Aufgrund der oft lange verzögerten Diagnose geht die Zeit für die Einleitung einer spezifischen Allergenimmuntherapie (AIT), die den Goldstandard darstellt, verloren. AIT schränkt den Symptomlevel signifikant ein und gebietet der Progression einer Allergie Einhalt. Effizienz und Sicherheit der sublingualen oder subkutanen AIT sind annähernd vergleichbar und bei Pollen- und Hausstaubmilbenallergien besonders gut. Die Therapiedauer von 3 Jahren ist für einige Patient:innen eine Hürde, die Therapie zu beginnen bzw. abzuschließen. Die Vorteile der AIT sollten mit Überzeugung erklärt werden, um die Compliance zu erhöhen. Ebenso sind die häufigsten Nebenwirkungen zu erläutern, insbesondere das Risiko einer (seltenen) Anaphylaxie, das bei Patient:innen mit vorangegangener Anaphylaxie erhöht ist. Asthmatiker:innen wieder haben ein höheres Risiko für einen Asthma-Anfall. Die Prämedikation mit Antihistaminika vor jeder AIT ist ein Sicherheitsgurt für Patient:innen und Ärzt:innen; Asthmatiker:innen sollten ihren Asthmaspray dabei haben. Neben anderen Kontraindikationen sollten Patient:innen mit fieberhaften Erkrankungen nicht, nach Anstrengung oder Stress eher nicht geimpft werden, da die Nebenwirkungsrate höher ist.

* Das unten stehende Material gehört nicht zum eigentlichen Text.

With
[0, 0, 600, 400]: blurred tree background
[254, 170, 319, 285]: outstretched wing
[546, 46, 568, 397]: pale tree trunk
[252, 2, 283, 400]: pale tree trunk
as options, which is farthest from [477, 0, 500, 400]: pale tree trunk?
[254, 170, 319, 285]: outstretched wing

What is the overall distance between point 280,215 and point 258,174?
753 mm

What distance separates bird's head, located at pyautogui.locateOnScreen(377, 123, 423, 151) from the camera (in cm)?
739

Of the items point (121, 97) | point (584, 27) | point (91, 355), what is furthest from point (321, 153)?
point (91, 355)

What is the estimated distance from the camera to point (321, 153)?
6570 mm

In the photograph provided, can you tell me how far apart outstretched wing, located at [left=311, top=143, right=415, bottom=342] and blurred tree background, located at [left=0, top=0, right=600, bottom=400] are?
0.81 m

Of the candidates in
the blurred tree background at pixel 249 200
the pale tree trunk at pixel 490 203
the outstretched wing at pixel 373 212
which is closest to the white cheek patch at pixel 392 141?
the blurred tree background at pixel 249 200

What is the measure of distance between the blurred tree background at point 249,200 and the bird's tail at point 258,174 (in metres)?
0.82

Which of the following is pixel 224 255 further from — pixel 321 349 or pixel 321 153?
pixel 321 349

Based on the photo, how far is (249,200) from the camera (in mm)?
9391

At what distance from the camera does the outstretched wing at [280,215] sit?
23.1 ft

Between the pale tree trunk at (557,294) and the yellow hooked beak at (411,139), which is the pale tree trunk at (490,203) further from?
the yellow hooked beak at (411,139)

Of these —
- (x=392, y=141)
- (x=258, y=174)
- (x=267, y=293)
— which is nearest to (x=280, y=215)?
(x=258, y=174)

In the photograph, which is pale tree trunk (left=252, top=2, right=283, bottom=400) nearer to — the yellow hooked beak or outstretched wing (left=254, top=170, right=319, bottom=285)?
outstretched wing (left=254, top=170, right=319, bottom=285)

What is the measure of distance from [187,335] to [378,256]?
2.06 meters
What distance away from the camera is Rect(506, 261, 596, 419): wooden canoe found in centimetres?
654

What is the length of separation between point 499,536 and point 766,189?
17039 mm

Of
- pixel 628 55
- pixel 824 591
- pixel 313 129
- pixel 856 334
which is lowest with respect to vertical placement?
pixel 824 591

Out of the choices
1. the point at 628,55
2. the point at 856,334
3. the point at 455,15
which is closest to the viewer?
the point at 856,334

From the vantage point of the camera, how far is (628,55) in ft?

Viele Allergiker:innen greifen lebenslang zu Antihistaminika. Diese sind prinzipiell gut verträglich und akut wirksam, jene der letzten Generation machen weniger müde, evtl. kann Mundtrockenheit auftreten. Manche Antihistaminika der neuesten Generation zeichnen sich durch gute Wirksamkeit bei Juckreiz und Urtikaria aus. Laut Leitlinien sollten Symptome zuerst lokal behandelt werden (z. B. Nasenspray), trotzdem werden Tabletten oft bevorzugt. Zunehmend beliebt sind Nasensprays, die Antihistaminikum und Kortisonderivat kombinieren. Auch Mastzellstabilisatoren (Cromoglicinsäure) können bei allen Erkrankungen mit Mastzellaktivierung hilfreich sein.
In der Schwangerschaft und Stillzeit sind Loratadin und Cetirizin, eventuell Clemastin, die Mittel der Wahl nach dem ersten Trimenon, andere orale Antihistaminika sollten nur nach strenger Kosten-Nutzen-Abwägung eingesetzt werden. Im Idealfall sollte bei Kinderwunsch eine AIT bereits abgeschlossen sein, da das Ungeborene von den induzierten IgG gegen das spezifische Allergen profitieren kann.